Villagran diz que já está de posse das autorizações para realizar a longa jornada até Livramento. O prefeito de Taquari, Renato Baptista dos Santos, em 2006, chegou a esboçar uma reação contra a idéia, mas foi demovido pelos próprios descendentes de Canabarro que moram na Fronteira-oeste. Hoje, evita falar no assunto. Ele pretende distribuir cem medalhas com a estampa cunhada do general para todas instituições e pessoas que contribuíram para o traslado da urna.
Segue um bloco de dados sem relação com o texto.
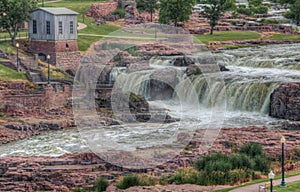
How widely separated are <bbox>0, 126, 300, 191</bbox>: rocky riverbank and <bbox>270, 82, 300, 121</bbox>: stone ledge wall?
26.8 ft

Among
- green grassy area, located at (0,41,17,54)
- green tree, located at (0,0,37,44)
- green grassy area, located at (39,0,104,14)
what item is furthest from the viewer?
green grassy area, located at (39,0,104,14)

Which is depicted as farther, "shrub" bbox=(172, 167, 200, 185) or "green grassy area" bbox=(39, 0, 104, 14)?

Piquete criou Chama Crioula

A chegada dos restos mortais de David Canabarro em Porto Alegre, em setembro de 1947, coincide com a criação da Chama Crioula, símbolo máximo das comemorações da Semana Farroupilha. Alguns dos jovens tradicionalistas que realizaram o cortejo fúnebre, a cavalo, no dia 5, participaram do piquete no acendimento da primeira Chama Crioula, no dia 7. Foi o embrião do Movimento Tradicionalista Gaúcho.

Houve traição?

O jornalista Ivo Caggiani sempre discordou da versão de que Canabarro tivesse traído os lanceiros negros para acertar a paz com Caxias. O historiador Sérgio da Costa Franco diz que “ainda não existem provas definitivas da traição”. Já para o professor Moacyr Flores não restam dúvidas sobre combinação entre o general e Caxias. Flores aponta vários indícios, entre eles o fato de Canabarro ter ignorado a presença de soldados imperiais perto do acampamento.

O combate de Porongos aconteceu na madrugada de 14 de novembro de 1844 no Cerro de Porongos, município de Pinheiro Machado. Cerca de cem soldados negros a serviço dos Farrapos foram mortos por uma coluna imperial sob as ordens do coronel Chico Pedro. A controvérsia gira em torno dos motivos que levaram Canabarro ter mandado desarmar os negros: por que temia uma revolta interna ou por que havia combinado com o Império o extermínio desses lanceiros? O certo é que foram massacrados.